• The request:
Reproduce word for word the stretch of the court judgment excerpt from "Mr Hwacha, for" through "an essential service.".

• Excerpt:
___
Thus, this Court needs to determine whether the court a quo
was correct in holding as it did that - (1) the respondent had locus
standi in this matter; (2) the High Court had jurisdiction to
determine this matter; and (3) the appellant was barred from using
its Code
to discipline its employees in the circumstances of this
case.
Before dealing with the above three issues, I wish to make the
following observations on the issue of the lawfulness or otherwise
of
the collective job action in this case. The parties are in
disagreement on the issue.
Mr Hwacha, for the appellant, contends that the
collective job action was unlawful because members of the respondent
who are employees of
the appellant are prohibited from engaging in
collective job action by Statutory Instrument 137 of 2003 (the
Statutory Instrument),
as read with s 102 of the Act. The
Statutory Instrument declares the appellant an essential service.
It provides in the
relevant section, s 2(f)(i), as follows:
2. The following services are hereby declared to be essential
services in terms of section 102 of the Act
(a) (e)
(f) transport and communication services provided by
(i) telecommunication technicians, drivers and mechanics in the
industry;
.
It is common cause that collective job action in essential services
is prohibited in terms of the Act.
Mr Biti, for the respondent, on the other hand,
contends that it is not every employee of an essential service, such
as the appellant,
who is prohibited from engaging in collective job
action. He argues that it is only those employees employed in
certain categories
in an essential service that are prohibited from
engaging in collective job action.
There is no doubt that some of the appellants employees who
participated in the collective job action were prohibited from
doing
so by s 2(f)(i) of the Statutory Instrument, as read with s 102
of the Act. There may be some doubt in respect
of others.
___
• Available data:

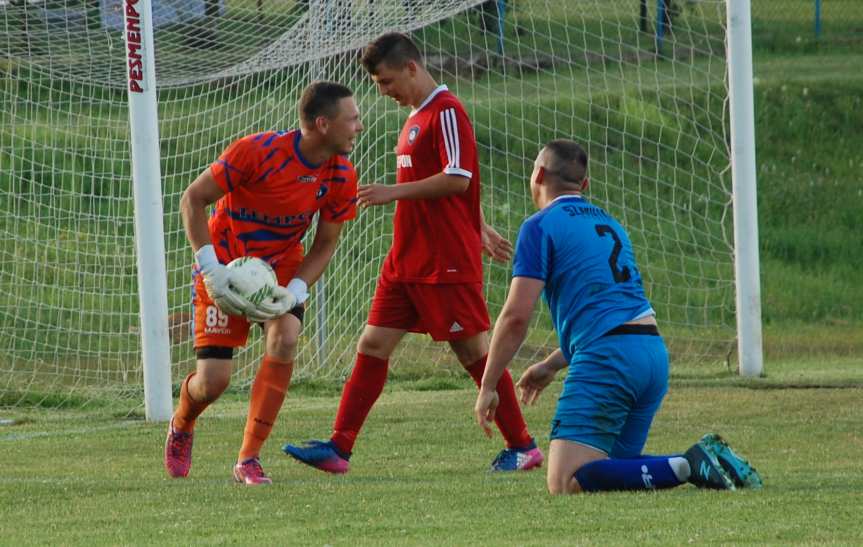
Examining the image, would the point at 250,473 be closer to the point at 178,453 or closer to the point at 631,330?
the point at 178,453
___
• Response to this task:
Mr Hwacha, for the appellant, contends that the
collective job action was unlawful because members of the respondent
who are employees of
the appellant are prohibited from engaging in
collective job action by Statutory Instrument 137 of 2003 (the
Statutory Instrument),
as read with s 102 of the Act. The
Statutory Instrument declares the appellant an essential service.